DIRECTIONS FOR THIS TASK
Using the article about Devon County Council's new leader, decide whether each statement agrees with it, and answer yes or no, quoting the words that decide it. (a) James McInnes joined the county council in 2005. (b) John Hart led the council for ten years. (c) McInnes has been cabinet member for adult social care for the past seven years.

____ SOURCE TEXT

MODERNISATION of the council and road repairs are at the top of the agenda for Devon County Council’s new leader who will also be shouting for rural areas. 

Leader Cllr James McInnes
Leader Cllr James McInnes (Devon County Council)

Conservative James McInnes, who has represented Hatherleigh and Chagford since joining the local authority in 2005, says he has big boots to fill, succeeding John Hart (Con, Bickley and Wembury), who was leader for 15 years. 

“It’s a big step up for me and John was a great leader, but you have to do your own thing. Everybody has something slightly different to bring to the role,” he said. 

A West Devon Borough Councillor for 16 years, a member of Sourton Parish Council in the past and a long-standing member of Dartmoor National Park, Cllr McInnes knows his way around local government. 

He has chaired development management (planning) committees and been cabinet member for Devon’s children’s services for seven years and adult social care for the past three years.

________
____ DATA SECTION

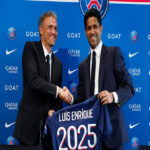 LUIS ENRIQUE AU PSG, C’EST FAIT 3 luis_850.jpg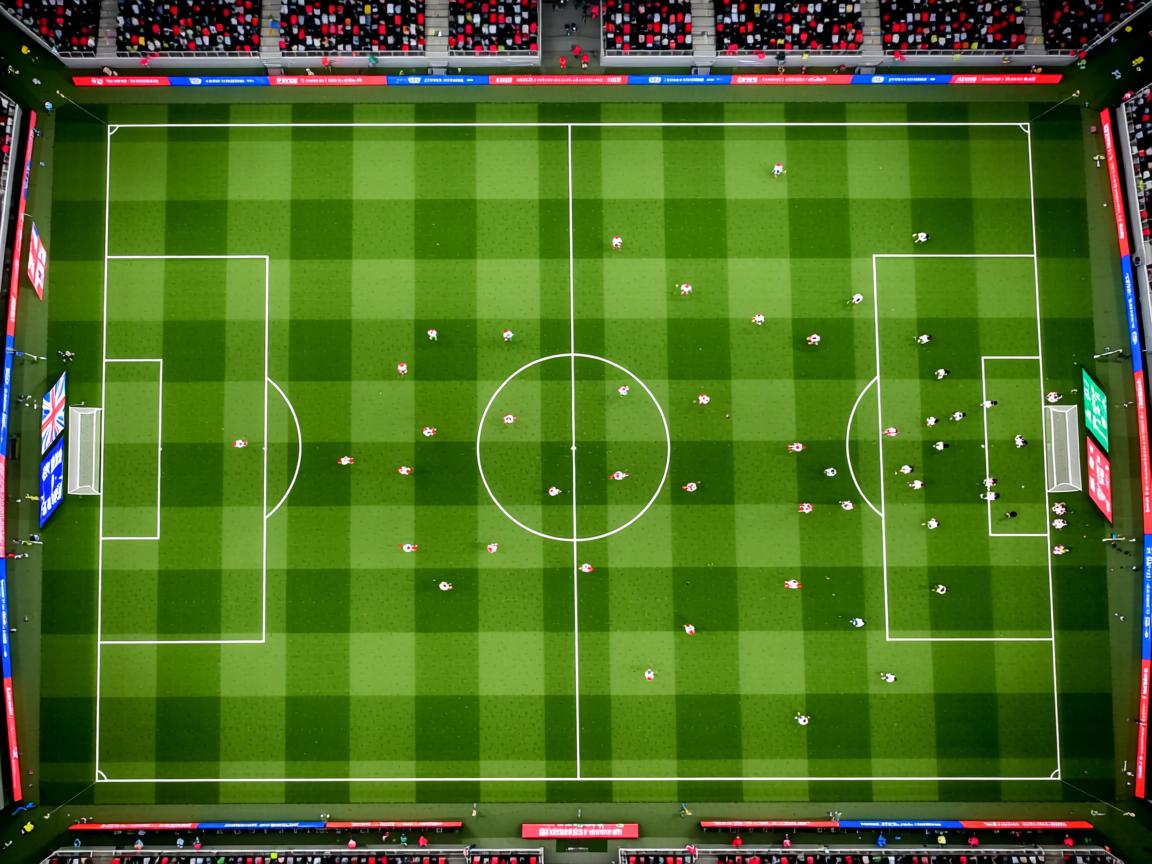 九游官网入口下载-国家队经验型球员缺乏传帮带机制 第2张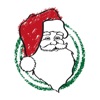 Santa Claus, Ind., Area icon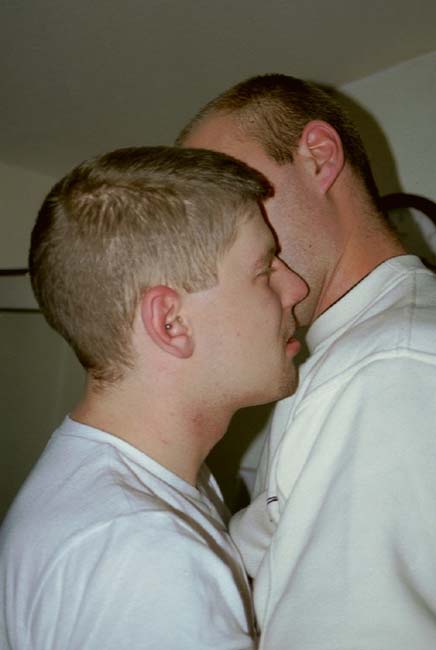 imm010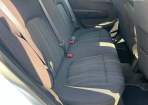 Chevrolet Sonic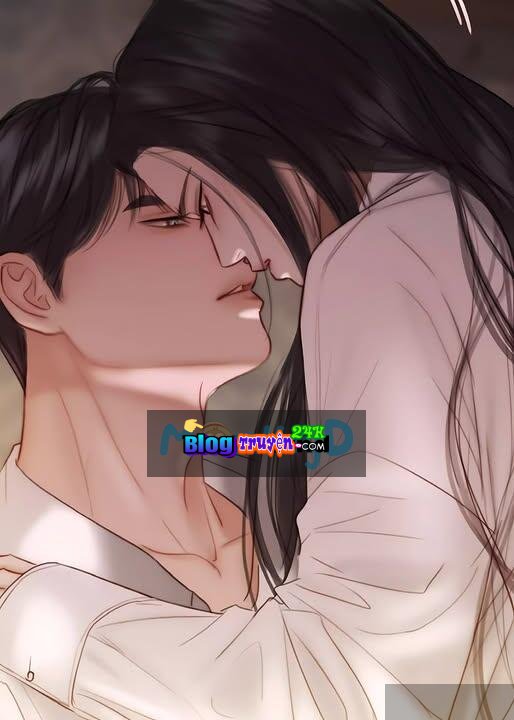 Anh Chủ Nhà Bên Mang Tâm Tư Ngấm Ngầm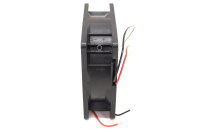 Ebm-Papst 3314 H 24V 5W 92 x 92 x 32mm Axiall&uuml;fter unused
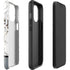NFL Realtree Camo Las Vegas Raiders iPhone 14 Pro Max Impact Case
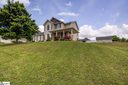 109 Wallhaven Drive sold home in Greer, SC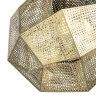 Light Star 724112 Fermo Подвес
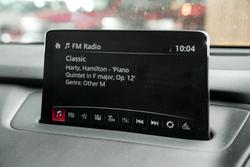 2020 Mazda CX-9 Azami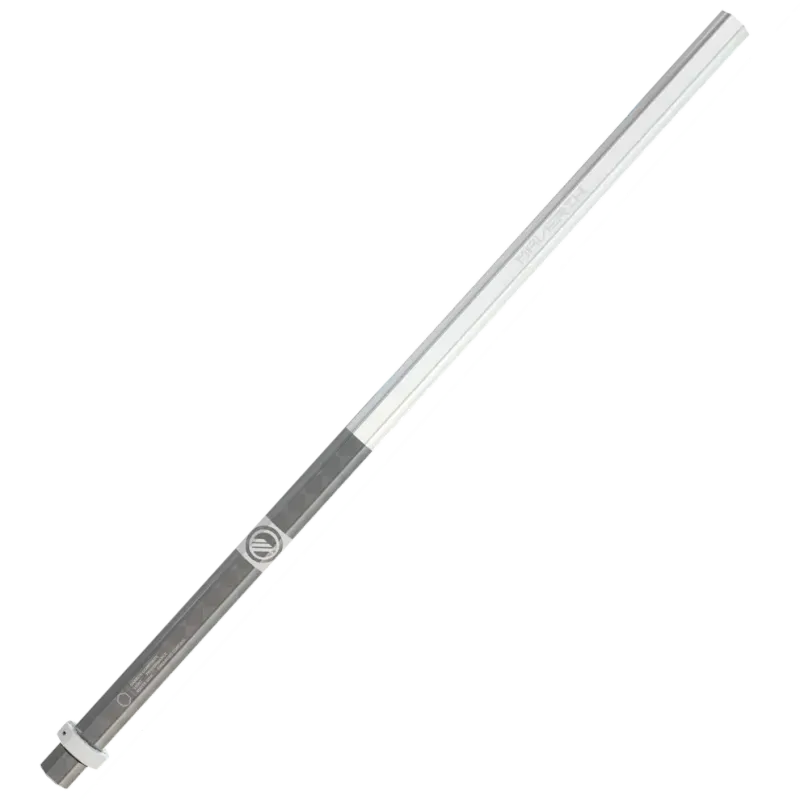 Maverik HYPERLITE Shaft - Attack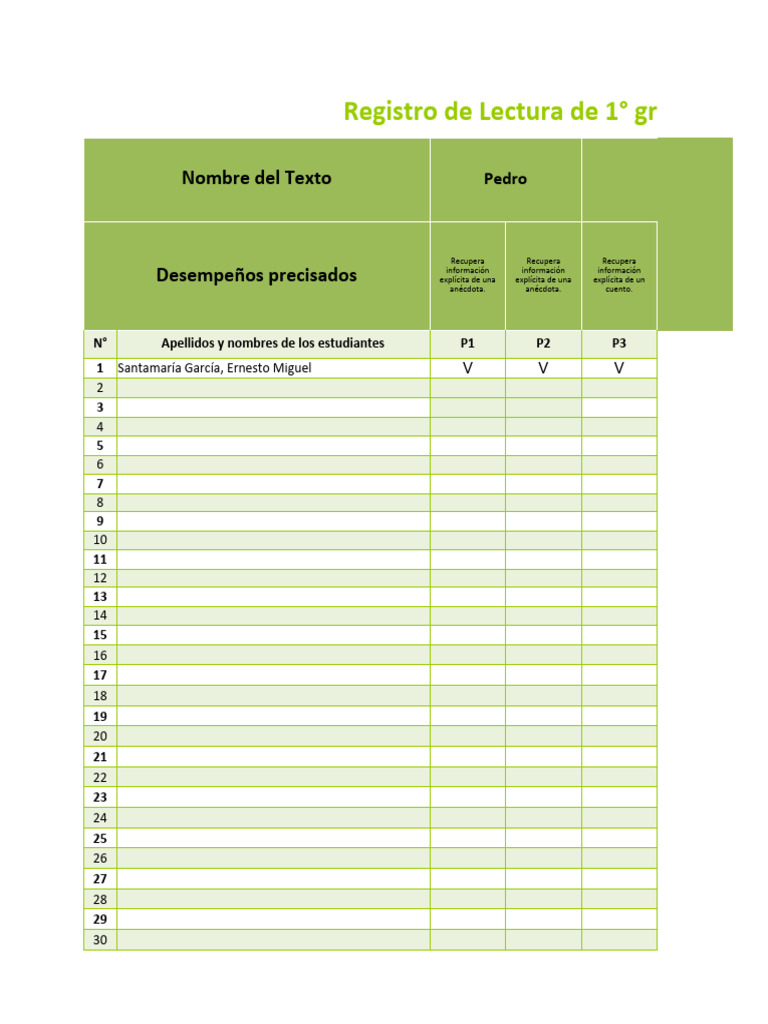 registro-1-grado-pdf-escritura-s-laba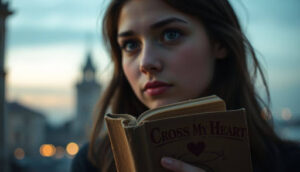 Cross-My-Heart-by-Megan-Collins-book-review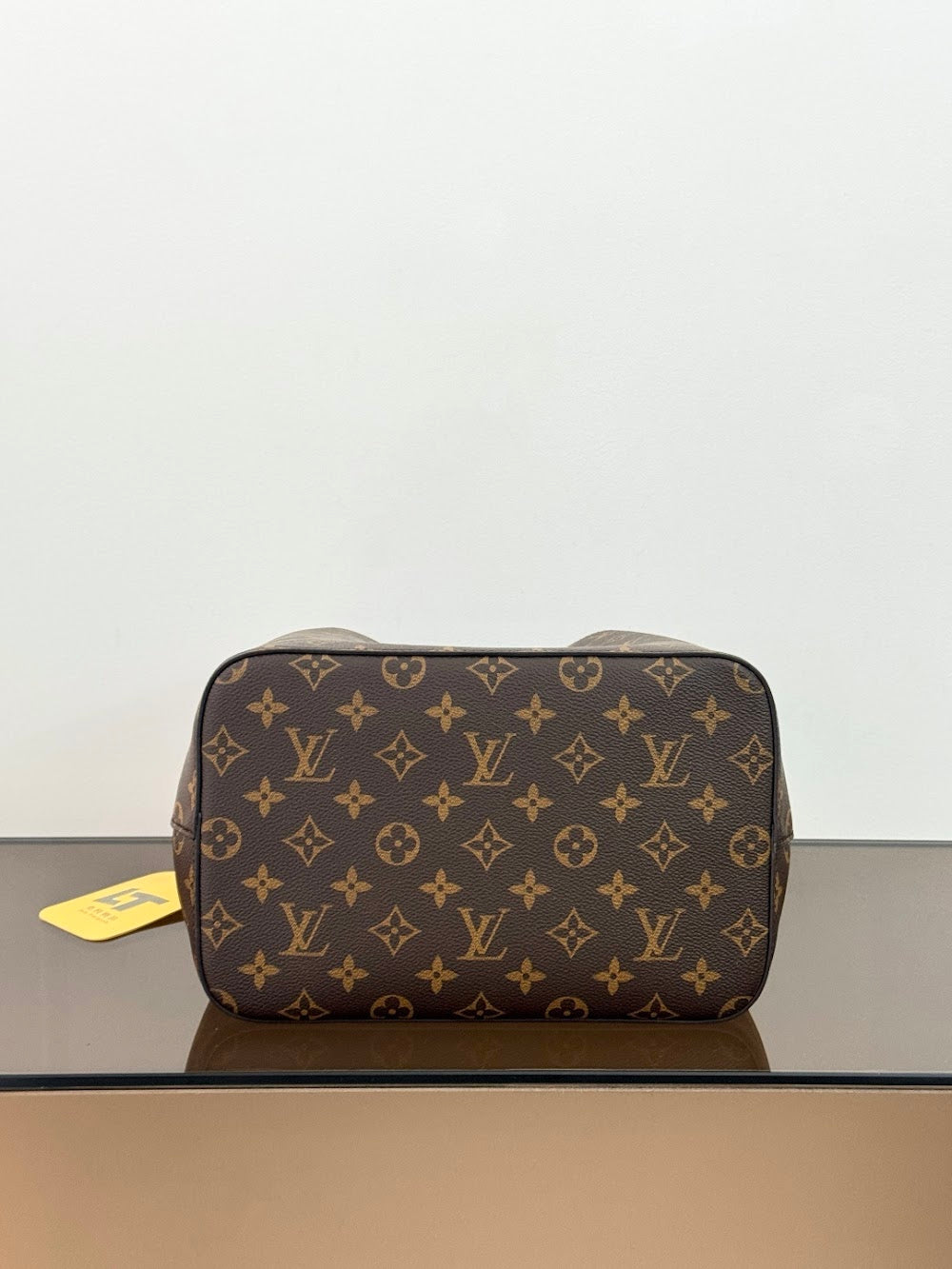 Dragons Bags ln Luxury Bag --96399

________

FINAL ANSWER
(a) Yes: "since joining the local authority in 2005"
(b) No: "who was leader for 15 years"
(c) No: "adult social care for the past three years"